Les modalités d'application du présent article sont fixées par décret en Conseil d'Etat.
Les personnes prévenues sont placées en cellule individuelle.
Après avoir subi éventuellement une période d'observation en cellule, les personnes condamnées sont soumises :
1° Dans les maisons d'arrêt, à un encellulement individuel de jour et de nuit ;
2° Dans les établissements pour peines, à un encellulement individuel de nuit seulement.
Il ne peut être dérogé au principe de l'encellulement individuel des personnes prévenues prévu par les dispositions de l'article L. 213-2 que dans les cas suivants :
1° Si les personnes intéressées en font la demande ;
2° Si leur personnalité justifie, dans leur intérêt, qu'elles ne soient pas laissées seules ;
3° Si elles ont été autorisées à travailler ou à suivre une formation professionnelle ou scolaire et que les nécessités d'organisation l'imposent.
Lorsque les personnes prévenues sont placées en cellule collective, les cellules doivent être adaptées au nombre de personnes qui y sont hébergées. Les personnes détenues doivent être en mesure de cohabiter. Leur sécurité et leur dignité doivent être assurées.

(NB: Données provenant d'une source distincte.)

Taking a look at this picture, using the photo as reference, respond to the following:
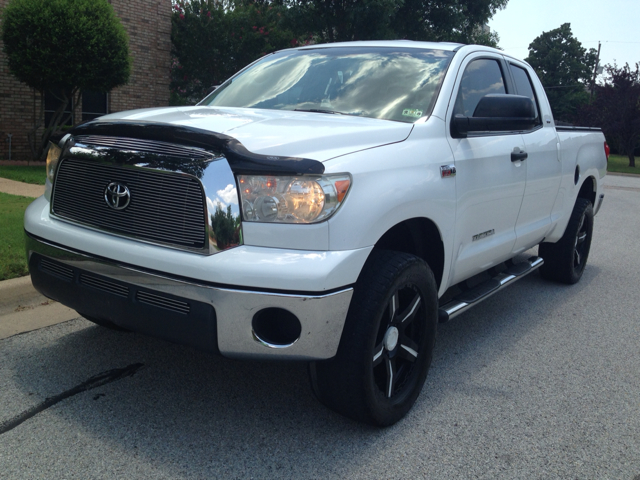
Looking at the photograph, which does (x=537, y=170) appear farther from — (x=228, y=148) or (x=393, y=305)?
(x=228, y=148)

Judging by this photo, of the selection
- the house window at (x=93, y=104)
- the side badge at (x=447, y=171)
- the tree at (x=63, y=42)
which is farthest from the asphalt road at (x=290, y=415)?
the house window at (x=93, y=104)

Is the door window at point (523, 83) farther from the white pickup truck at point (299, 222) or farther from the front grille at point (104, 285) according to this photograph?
the front grille at point (104, 285)

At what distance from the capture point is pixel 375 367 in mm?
2996

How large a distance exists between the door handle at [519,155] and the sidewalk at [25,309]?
3133 millimetres

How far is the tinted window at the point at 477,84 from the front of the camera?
384cm

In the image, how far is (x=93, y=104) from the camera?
15625 millimetres

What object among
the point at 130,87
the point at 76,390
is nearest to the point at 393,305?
the point at 76,390

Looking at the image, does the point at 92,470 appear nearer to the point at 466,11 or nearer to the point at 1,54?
the point at 1,54

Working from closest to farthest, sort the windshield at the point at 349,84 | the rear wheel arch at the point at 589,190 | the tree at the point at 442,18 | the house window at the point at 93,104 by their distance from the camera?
the windshield at the point at 349,84 < the rear wheel arch at the point at 589,190 < the house window at the point at 93,104 < the tree at the point at 442,18

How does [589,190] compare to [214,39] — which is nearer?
[589,190]

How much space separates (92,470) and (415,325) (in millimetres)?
1631

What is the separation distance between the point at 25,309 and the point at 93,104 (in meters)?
12.5

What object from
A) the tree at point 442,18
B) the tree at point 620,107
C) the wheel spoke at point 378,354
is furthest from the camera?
the tree at point 620,107

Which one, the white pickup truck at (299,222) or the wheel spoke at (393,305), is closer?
the white pickup truck at (299,222)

Il ne peut être dérogé au principe de l'encellulement individuel des personnes condamnées prévu par les dispositions de l'article L. 213-3 que dans les cas suivants :
1° Si les personnes intéressées en font la demande ;
2° Si leur personnalité justifie, dans leur intérêt, qu'elles ne soient pas laissées seules ;
3° En raison des nécessités d'organisation du travail.
Section 2 : Modalités d'encellulement
Le placement à l'isolement judiciaire aux fins de séparation des autres personnes prévenues décidé par le magistrat compétent conformément aux dispositions de l'article 145-4-1 du code de procédure pénale n'affecte pas l'exercice des droits prévus par les dispositions de l'article L. 6, sous réserve des aménagements qu'impose la sécurité.
Toute personne détenue majeure peut être placée par l'autorité administrative, pour une durée maximale de trois mois, à l'isolement par mesure de protection ou de sécurité soit à sa demande, soit d'office. Cette mesure ne peut être renouvelée pour la même durée qu'après un débat contradictoire, au cours duquel la personne intéressée, qui peut être assistée de son avocat, présente ses observations orales ou écrites.
L'isolement ne peut être prolongé au-delà d'un an qu'après avis de l'autorité judiciaire.
Le placement à l'isolement n'affecte pas l'exercice des droits prévus par les dispositions de l'article L. 6, sous réserve des aménagements qu'impose la sécurité.
Lorsqu'une personne détenue est placée à l'isolement, elle peut saisir le juge des référés en application de l'article L. 521-2 du code de justice administrative.
Les conditions d'application de la présente section sont fixées par décret en Conseil d'Etat.